The problem
A delivery SaaS that had to serve restaurants, drivers, and end customers without becoming a monolith that ships every Friday at 2am. The owners wanted independent scaling per surface — order traffic spikes at lunch, delivery tracking is steady, payment is bursty around end-of-day reconciliation — and a clean separation between business domains so the team could ship features without stepping on each other.
Architecture
Seven NestJS 11 services, each owning its own data and contract, sharing patterns but never databases:
pedeja-delivery-{auth, user, catalog, order, payment, notification, delivery}-api
───────────────────────────────────────────────────────────────────────────────
auth sessions · refresh · token rotation
user profiles · addresses · roles
catalog restaurants · menus · items · pricing
order placement · lifecycle state machine
payment providers · settlements · refunds
notification email · push · in-app dispatch
delivery rider assignment · ETA · proof of delivery
Each service exposes a versioned REST API documented with Swagger. Inter-service communication is HTTP for synchronous reads and Redis-backed queues for asynchronous side effects (notifications, settlement, ETA updates). Auth is centralized — a single JWT crosses every service, validated per-request.
Web backoffice
React 19 + Vite 7 with TanStack Router (file-based routing, automatic code splitting) and TanStack Query v5 for server state. UI primitives are shadcn/ui over Radix, styled with custom Tailwind v4 tokens. Forms run on React Hook Form + Zod with schemas mirroring the API contracts.

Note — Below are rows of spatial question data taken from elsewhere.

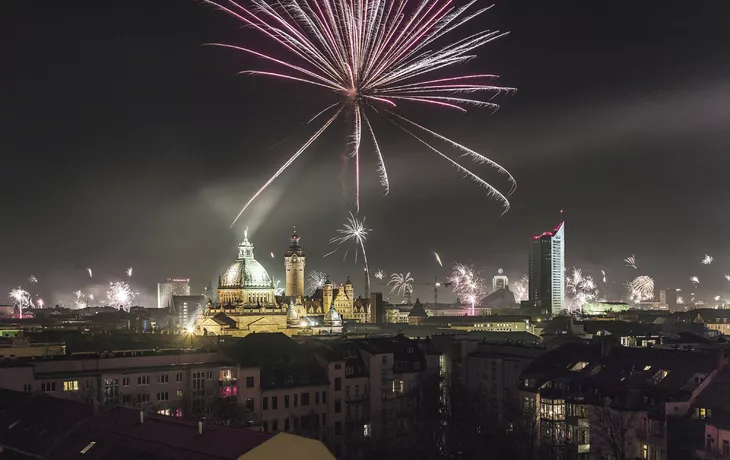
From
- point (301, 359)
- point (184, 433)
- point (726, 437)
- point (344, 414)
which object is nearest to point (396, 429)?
point (344, 414)

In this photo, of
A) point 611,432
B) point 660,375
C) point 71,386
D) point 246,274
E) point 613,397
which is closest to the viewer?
point 611,432

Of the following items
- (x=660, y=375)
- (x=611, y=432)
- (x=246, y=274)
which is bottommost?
(x=611, y=432)

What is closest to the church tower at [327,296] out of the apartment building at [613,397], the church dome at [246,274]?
the church dome at [246,274]

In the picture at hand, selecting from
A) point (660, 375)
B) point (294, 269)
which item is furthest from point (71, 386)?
point (294, 269)

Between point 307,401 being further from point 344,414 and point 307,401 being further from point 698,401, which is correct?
point 698,401

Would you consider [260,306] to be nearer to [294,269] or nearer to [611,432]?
[294,269]

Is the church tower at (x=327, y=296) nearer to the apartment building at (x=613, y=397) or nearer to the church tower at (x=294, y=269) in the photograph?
the church tower at (x=294, y=269)

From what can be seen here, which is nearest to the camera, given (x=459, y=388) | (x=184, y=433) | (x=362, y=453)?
(x=184, y=433)
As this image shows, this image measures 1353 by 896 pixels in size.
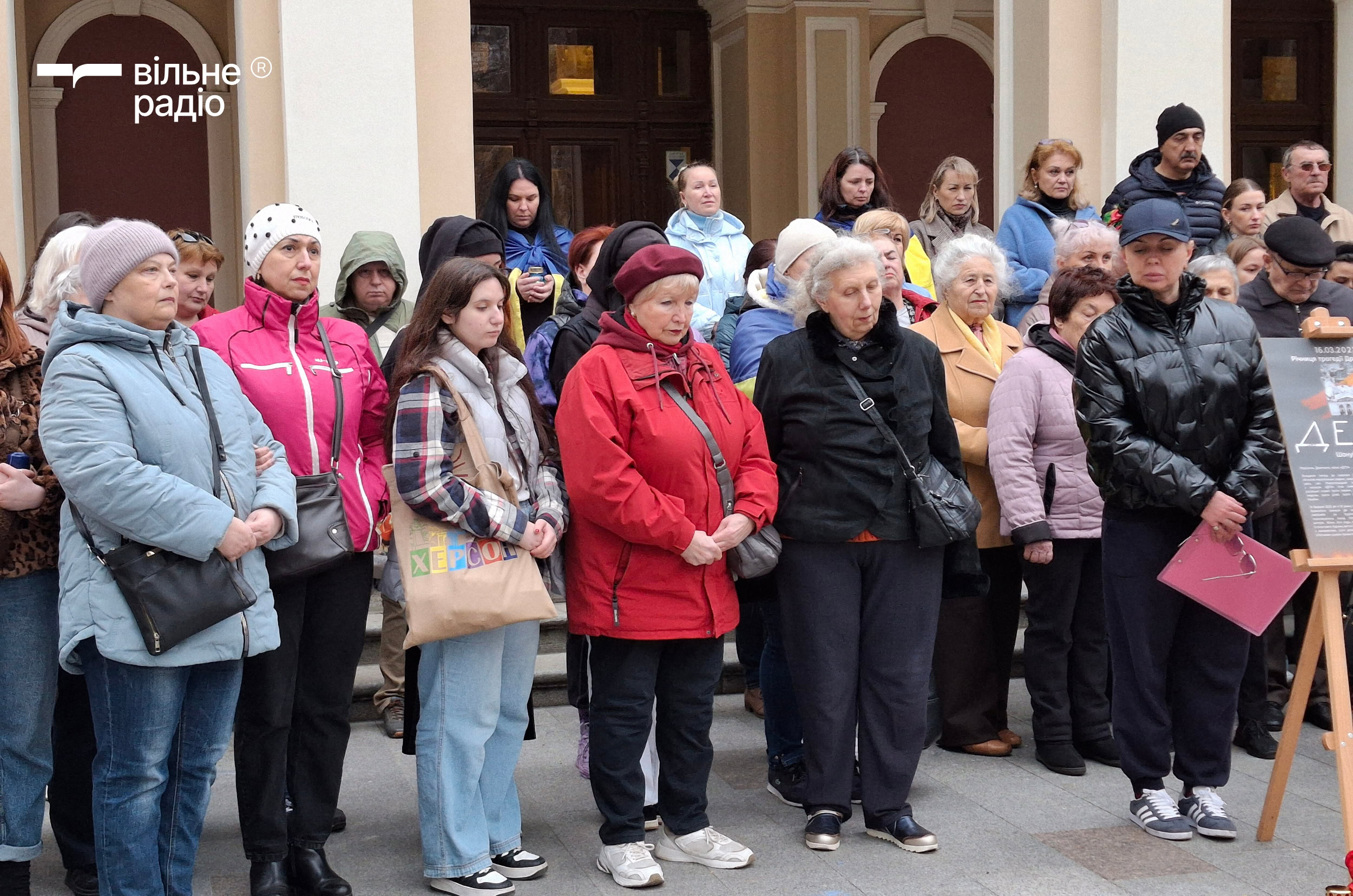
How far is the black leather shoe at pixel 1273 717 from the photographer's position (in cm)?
581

Client state lives in Zustand stores (auth, UI, theme).
For local dev I wired MSW mocks against every service so the backoffice can boot and exercise the full UI without any backend running.
Mobile
The customer-facing app is Expo / React Native, sharing the domain types via a generated client so a change to an order schema in the backend propagates type-safely to both surfaces.
Outcome
Each service deploys independently. Adding a new payment method touches one service and zero others. Scaling lunch rush means scaling order and payment only — the rest stays at baseline. The web backoffice ships features at its own cadence, decoupled from the mobile release train.